TEXT:
I finished Twilight and will be working on the review today. I think this is the first young adult book I have read – or can remember reading. Holy schnickes, what a book! I’ve actually re-read several sections. Not that it could ever be considered adult content, but some of the scenes between Edward and Bella, were, well, uh…very steamy – but a good way. I am no prude, but sometimes I really think less is more, and the way Stephanie Meyers handles this love story, well her less is soooo much more!
About my plans today, and here is the part where I get real goosebumbs: I love reading essays. I also like writing them as I am inspired from time to time by ones I have read or by quotes that pop up from time to time on my Google home page. So today, I planned to catch up on a couple that I have been intending to read. Low and behold several other Saloners have mentioned doing the same. Hmm…great minds thinking alike? Hehe.
For me, I would like to read a couple and see what shakes loose in this ol’ noggin of mine:
“Beauty: When the Other Dancer is the Self” by Alice Walker
This essay derives from an experience Walker had as a child which left her with physical scar that turned out to go much deeper, as this excerpt clearly shows:
This comment of the doctor’s office terrifies me. But it is really how I look that bothers me most. Where the BB pellet struck there is a glob of whitish scar tissue, a hideous cataract, on my eye. Now when I stare at people – a favorite pastime, up to now – they will stare back. Not at the “cute” little girl, but at her scar. For six years I do not stare at anyone, because I do not raise my head.

Records excerpted from a collection:

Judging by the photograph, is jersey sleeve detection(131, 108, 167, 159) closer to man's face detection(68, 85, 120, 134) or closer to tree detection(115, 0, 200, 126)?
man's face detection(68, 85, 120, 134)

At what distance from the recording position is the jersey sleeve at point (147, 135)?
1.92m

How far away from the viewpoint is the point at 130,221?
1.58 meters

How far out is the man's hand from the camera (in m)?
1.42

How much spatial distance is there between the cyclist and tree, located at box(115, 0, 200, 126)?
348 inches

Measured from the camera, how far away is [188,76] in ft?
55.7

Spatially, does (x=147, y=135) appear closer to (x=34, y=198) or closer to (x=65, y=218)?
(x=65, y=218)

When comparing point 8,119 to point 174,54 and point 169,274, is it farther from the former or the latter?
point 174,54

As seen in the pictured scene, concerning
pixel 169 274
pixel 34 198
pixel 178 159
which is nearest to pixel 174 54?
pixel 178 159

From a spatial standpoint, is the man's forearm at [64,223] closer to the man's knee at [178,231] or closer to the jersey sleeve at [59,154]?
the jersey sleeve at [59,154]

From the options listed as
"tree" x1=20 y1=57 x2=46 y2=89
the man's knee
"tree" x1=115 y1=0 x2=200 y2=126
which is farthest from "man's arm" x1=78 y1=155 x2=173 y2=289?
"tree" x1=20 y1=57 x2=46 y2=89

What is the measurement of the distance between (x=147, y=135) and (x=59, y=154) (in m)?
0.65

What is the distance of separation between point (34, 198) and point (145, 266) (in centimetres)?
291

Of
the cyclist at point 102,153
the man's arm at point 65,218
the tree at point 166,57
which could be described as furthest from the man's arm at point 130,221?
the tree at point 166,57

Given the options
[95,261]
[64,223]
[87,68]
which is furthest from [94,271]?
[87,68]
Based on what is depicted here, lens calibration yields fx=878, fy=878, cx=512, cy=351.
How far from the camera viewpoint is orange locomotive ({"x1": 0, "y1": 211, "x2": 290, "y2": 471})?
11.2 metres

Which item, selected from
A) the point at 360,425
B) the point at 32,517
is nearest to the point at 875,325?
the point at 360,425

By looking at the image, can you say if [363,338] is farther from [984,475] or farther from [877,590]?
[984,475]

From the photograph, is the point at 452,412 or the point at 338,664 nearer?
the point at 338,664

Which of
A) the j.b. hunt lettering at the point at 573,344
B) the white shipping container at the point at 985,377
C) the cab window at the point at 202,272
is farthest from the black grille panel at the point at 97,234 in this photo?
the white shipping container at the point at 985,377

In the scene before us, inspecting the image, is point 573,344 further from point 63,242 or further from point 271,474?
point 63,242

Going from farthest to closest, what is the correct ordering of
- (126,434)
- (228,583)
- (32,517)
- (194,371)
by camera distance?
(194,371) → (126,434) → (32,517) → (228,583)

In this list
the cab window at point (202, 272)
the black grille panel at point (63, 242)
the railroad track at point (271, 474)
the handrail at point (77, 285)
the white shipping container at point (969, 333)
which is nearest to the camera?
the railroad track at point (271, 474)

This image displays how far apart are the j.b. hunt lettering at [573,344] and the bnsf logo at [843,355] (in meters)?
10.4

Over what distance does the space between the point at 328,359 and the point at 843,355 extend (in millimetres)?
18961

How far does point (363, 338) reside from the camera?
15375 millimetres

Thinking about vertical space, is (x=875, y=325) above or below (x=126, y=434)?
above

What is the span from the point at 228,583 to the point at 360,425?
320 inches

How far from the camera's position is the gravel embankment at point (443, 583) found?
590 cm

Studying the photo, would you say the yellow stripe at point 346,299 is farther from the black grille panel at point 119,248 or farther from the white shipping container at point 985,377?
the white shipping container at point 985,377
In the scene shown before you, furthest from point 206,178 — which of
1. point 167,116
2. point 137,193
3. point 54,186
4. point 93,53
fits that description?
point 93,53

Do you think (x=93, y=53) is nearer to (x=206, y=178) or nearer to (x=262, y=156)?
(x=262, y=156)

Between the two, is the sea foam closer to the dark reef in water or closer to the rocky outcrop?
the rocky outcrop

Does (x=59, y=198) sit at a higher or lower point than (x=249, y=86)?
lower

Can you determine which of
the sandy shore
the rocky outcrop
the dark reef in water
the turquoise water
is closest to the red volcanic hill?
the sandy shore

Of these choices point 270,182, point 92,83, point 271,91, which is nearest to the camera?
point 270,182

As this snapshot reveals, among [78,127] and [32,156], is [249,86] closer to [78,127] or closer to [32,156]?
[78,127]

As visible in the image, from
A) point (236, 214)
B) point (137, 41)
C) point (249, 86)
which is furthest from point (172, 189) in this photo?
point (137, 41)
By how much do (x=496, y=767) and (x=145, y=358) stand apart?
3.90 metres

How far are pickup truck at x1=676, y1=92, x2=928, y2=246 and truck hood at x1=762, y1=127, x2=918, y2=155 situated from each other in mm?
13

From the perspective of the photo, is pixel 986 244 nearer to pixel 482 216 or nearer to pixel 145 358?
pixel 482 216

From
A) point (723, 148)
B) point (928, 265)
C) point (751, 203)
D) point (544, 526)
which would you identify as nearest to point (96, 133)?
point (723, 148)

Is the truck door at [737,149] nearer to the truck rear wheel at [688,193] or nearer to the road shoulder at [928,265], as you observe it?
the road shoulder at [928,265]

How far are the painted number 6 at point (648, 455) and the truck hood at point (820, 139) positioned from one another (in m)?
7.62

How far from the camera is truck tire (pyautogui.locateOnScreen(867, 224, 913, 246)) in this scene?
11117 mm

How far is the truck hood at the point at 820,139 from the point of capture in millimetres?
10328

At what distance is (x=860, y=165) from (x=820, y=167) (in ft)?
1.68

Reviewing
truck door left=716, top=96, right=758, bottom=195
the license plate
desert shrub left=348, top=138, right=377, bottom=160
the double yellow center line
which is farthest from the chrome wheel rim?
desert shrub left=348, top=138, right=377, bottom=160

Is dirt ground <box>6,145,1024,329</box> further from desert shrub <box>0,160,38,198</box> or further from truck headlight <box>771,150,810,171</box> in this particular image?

WHAT YOU NEED TO DO: Write out the blog post from "For me, I would" to "raise my head.", substituting "stone" for "BB pellet".

ANSWER BOX:
For me, I would like to read a couple and see what shakes loose in this ol’ noggin of mine:
“Beauty: When the Other Dancer is the Self” by Alice Walker
This essay derives from an experience Walker had as a child which left her with physical scar that turned out to go much deeper, as this excerpt clearly shows:
This comment of the doctor’s office terrifies me. But it is really how I look that bothers me most. Where the stone struck there is a glob of whitish scar tissue, a hideous cataract, on my eye. Now when I stare at people – a favorite pastime, up to now – they will stare back. Not at the “cute” little girl, but at her scar. For six years I do not stare at anyone, because I do not raise my head.